Problem: Quote word for word the stretch from the start of the rows through the line that contains "Listing matches in".

Stored entries:
|---|
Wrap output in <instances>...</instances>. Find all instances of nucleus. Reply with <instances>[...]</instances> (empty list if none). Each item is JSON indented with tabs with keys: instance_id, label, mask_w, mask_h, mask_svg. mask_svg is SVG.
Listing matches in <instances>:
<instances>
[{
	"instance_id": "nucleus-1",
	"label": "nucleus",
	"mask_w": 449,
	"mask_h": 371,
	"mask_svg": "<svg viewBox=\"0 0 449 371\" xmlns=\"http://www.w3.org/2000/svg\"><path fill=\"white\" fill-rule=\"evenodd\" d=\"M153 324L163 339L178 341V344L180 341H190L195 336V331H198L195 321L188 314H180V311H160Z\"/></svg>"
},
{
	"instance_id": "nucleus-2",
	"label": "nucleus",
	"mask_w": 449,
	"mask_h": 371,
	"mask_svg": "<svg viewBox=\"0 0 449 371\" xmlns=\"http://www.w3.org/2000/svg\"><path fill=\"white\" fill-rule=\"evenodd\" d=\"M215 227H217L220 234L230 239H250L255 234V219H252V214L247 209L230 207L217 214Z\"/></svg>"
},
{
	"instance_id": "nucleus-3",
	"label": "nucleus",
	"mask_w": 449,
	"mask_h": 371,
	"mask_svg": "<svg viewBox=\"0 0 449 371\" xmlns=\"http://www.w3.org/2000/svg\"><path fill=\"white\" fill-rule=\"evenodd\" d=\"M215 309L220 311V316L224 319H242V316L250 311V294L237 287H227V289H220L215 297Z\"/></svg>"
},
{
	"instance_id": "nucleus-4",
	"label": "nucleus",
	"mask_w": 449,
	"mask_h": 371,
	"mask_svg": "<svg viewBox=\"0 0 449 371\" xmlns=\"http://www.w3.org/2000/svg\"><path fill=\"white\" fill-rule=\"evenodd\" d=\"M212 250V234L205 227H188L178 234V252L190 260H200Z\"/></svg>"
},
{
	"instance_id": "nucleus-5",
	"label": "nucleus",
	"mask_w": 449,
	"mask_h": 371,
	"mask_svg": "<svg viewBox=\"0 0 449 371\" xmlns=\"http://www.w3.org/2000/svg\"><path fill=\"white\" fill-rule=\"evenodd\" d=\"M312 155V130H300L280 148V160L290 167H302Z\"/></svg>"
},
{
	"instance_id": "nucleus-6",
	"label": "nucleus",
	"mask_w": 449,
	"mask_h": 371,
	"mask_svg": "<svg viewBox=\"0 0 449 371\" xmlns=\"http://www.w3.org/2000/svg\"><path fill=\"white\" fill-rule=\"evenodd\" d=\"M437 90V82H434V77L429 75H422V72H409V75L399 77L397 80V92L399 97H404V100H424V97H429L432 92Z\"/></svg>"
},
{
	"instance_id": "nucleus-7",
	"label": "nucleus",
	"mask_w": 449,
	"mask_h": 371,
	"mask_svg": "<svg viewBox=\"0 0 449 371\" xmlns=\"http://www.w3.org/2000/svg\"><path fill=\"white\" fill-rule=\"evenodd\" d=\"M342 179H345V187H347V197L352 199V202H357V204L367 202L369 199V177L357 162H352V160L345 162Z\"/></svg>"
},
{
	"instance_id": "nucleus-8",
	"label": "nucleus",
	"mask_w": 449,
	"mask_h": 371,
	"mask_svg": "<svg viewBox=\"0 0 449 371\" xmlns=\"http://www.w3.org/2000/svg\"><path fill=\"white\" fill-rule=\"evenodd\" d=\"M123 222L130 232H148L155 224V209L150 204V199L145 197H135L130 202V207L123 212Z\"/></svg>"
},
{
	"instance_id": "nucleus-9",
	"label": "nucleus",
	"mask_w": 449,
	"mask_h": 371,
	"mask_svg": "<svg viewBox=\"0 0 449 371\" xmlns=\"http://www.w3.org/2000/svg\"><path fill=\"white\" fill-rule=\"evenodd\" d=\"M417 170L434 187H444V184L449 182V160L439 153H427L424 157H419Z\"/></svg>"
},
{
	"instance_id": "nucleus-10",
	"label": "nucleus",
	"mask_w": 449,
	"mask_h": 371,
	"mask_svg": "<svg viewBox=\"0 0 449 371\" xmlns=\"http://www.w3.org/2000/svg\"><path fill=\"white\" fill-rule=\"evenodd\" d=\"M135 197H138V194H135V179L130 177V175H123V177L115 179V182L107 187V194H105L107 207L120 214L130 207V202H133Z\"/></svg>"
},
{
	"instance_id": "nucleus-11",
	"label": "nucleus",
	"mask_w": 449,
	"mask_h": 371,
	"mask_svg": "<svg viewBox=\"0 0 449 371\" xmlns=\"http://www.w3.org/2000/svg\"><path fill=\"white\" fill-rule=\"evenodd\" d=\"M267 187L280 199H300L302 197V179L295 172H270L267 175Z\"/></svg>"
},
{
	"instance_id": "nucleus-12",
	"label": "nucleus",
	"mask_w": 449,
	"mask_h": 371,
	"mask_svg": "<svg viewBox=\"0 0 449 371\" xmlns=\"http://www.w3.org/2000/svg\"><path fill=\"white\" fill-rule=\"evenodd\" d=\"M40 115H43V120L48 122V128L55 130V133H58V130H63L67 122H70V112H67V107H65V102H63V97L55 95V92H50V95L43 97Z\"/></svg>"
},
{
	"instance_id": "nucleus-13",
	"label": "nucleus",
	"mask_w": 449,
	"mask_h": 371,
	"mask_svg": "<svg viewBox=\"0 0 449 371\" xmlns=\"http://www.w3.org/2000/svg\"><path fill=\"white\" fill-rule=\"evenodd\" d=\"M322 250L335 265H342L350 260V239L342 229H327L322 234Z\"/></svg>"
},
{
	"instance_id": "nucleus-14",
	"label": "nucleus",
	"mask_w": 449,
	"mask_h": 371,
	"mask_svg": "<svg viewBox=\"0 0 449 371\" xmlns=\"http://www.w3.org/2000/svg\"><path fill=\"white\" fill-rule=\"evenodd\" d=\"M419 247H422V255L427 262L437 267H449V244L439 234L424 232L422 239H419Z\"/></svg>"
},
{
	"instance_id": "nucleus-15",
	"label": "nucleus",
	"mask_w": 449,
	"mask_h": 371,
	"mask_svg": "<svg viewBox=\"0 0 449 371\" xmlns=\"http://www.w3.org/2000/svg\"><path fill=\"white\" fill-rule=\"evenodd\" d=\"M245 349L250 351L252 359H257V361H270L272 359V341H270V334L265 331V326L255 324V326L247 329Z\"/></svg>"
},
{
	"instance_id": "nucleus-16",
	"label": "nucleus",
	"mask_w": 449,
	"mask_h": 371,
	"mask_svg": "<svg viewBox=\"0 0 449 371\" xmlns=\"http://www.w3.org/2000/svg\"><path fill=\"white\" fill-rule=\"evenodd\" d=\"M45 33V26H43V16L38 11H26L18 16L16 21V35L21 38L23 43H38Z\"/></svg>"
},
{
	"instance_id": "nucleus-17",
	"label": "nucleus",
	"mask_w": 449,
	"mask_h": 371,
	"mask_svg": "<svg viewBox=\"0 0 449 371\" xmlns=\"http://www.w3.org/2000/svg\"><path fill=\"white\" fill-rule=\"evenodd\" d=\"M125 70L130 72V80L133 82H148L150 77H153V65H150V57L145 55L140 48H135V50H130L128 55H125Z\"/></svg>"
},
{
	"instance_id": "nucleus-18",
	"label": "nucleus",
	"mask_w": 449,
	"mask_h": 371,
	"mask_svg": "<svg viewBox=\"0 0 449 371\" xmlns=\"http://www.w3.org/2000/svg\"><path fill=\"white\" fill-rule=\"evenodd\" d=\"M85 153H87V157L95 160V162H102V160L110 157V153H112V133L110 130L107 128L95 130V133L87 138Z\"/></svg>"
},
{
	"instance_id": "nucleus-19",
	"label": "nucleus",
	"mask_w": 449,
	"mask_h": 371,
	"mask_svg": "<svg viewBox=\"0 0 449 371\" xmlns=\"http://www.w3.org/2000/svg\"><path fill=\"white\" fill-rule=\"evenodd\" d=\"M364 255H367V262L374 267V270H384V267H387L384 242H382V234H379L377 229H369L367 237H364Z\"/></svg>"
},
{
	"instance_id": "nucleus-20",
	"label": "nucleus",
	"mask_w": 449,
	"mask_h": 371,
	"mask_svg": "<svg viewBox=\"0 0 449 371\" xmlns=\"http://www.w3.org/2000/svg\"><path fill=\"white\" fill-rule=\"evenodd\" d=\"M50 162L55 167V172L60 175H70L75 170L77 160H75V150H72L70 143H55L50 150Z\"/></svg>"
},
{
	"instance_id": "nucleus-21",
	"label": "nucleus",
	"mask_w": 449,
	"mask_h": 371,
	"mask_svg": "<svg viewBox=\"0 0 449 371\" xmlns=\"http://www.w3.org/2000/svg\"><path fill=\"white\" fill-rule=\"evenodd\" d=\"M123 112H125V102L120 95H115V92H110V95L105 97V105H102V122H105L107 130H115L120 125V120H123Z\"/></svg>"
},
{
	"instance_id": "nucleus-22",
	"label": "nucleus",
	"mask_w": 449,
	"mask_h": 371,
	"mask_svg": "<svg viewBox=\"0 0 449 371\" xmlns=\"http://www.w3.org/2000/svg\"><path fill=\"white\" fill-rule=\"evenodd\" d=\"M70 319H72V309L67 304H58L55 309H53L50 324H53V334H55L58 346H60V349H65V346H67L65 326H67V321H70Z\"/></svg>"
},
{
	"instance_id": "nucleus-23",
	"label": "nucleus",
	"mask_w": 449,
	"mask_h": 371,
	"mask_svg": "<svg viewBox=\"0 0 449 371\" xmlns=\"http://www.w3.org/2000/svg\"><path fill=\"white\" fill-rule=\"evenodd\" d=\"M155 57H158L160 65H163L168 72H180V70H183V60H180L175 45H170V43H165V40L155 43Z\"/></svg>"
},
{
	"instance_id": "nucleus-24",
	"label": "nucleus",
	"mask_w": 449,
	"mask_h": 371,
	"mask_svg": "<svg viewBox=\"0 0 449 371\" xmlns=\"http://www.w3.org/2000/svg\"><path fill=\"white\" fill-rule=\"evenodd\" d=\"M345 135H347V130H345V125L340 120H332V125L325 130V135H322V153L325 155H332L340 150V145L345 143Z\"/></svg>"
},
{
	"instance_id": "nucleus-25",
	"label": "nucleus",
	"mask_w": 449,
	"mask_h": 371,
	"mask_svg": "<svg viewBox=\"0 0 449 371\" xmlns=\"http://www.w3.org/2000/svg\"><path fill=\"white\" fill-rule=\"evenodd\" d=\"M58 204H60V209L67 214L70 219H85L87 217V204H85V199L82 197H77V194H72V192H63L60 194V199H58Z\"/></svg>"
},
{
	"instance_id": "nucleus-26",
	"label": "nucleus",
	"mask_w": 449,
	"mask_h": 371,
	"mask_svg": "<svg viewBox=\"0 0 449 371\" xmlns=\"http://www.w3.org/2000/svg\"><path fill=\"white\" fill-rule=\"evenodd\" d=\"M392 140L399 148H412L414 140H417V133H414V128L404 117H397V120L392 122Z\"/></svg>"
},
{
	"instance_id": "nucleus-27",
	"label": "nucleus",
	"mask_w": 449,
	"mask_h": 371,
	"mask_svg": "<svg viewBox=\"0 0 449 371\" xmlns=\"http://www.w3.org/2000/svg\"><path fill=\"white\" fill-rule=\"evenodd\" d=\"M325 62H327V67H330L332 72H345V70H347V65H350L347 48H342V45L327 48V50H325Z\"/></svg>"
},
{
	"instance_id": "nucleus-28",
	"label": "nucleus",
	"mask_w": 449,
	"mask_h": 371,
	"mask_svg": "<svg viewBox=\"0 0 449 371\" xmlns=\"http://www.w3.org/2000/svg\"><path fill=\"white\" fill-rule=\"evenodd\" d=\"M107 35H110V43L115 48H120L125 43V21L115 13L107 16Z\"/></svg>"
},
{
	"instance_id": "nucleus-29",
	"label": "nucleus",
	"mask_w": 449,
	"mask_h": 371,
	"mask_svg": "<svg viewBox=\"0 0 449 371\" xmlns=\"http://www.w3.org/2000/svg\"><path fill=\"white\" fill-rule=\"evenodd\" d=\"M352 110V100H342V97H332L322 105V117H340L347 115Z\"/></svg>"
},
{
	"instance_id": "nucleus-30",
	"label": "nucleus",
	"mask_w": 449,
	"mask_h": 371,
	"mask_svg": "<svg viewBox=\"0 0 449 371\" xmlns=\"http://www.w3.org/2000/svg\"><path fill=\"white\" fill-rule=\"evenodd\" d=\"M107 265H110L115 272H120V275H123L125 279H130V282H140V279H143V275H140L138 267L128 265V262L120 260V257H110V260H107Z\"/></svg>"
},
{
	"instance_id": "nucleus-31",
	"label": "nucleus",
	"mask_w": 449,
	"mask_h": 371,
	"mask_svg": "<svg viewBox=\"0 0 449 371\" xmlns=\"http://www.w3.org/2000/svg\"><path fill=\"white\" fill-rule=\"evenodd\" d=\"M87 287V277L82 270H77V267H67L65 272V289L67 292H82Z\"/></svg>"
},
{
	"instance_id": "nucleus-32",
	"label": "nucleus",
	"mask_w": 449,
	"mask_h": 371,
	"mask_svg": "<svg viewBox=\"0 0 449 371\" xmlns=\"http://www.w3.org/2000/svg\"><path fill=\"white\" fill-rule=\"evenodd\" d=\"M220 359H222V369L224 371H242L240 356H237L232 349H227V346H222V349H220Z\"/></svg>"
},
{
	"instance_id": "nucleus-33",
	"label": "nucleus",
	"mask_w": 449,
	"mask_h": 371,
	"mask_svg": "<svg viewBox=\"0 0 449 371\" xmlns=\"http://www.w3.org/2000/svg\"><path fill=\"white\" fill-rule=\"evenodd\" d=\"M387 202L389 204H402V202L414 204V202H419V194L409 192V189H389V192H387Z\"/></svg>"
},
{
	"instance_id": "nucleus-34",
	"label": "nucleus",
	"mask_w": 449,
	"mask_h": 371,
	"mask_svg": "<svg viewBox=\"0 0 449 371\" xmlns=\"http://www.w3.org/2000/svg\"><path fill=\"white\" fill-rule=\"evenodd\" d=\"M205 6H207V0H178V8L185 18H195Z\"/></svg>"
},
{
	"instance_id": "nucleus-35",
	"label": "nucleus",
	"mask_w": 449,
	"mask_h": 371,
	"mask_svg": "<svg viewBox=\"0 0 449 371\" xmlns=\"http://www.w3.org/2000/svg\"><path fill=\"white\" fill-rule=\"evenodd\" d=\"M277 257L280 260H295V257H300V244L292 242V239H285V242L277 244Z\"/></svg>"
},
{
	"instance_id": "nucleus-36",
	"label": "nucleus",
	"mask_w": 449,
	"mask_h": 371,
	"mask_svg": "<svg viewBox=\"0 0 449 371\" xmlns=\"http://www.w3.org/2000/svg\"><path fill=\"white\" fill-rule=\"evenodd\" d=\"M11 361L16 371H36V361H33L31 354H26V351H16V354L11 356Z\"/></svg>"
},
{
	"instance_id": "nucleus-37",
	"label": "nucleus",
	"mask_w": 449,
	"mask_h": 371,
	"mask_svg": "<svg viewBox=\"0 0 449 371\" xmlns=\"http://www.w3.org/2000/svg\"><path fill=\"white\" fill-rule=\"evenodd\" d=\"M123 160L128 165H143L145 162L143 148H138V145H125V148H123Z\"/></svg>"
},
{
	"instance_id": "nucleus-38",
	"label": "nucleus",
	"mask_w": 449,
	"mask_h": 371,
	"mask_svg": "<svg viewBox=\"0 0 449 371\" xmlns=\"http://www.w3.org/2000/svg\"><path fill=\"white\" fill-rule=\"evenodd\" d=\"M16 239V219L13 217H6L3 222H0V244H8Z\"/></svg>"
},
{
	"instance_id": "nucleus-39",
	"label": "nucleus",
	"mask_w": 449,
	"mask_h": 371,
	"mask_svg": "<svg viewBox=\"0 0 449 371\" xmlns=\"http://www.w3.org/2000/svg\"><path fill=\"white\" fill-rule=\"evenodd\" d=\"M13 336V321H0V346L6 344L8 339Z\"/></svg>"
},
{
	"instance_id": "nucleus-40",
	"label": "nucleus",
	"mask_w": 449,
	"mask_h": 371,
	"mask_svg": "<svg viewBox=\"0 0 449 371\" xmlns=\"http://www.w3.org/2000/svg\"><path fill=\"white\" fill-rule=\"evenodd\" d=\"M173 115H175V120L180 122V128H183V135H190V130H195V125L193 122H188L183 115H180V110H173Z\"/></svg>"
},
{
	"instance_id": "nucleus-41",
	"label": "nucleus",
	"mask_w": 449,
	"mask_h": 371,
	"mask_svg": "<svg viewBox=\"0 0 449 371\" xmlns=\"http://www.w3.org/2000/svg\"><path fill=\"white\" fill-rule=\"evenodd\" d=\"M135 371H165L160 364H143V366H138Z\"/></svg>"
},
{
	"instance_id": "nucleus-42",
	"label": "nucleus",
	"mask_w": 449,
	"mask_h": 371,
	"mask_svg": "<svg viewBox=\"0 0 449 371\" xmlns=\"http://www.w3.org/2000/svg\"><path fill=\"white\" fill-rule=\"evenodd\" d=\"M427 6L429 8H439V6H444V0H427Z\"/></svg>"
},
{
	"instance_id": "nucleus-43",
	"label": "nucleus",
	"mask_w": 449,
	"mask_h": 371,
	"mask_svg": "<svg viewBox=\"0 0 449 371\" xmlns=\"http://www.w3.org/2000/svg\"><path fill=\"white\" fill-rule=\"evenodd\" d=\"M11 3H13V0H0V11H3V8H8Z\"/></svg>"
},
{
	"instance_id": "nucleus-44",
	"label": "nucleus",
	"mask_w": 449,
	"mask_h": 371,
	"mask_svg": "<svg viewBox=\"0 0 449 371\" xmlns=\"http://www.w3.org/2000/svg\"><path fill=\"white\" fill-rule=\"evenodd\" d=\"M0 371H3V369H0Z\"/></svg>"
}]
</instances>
|---|
Answer below:
Wrap output in <instances>...</instances>. Find all instances of nucleus. Reply with <instances>[...]</instances> (empty list if none). Each item is JSON indented with tabs with keys: instance_id, label, mask_w, mask_h, mask_svg. mask_svg is SVG.
Listing matches in <instances>:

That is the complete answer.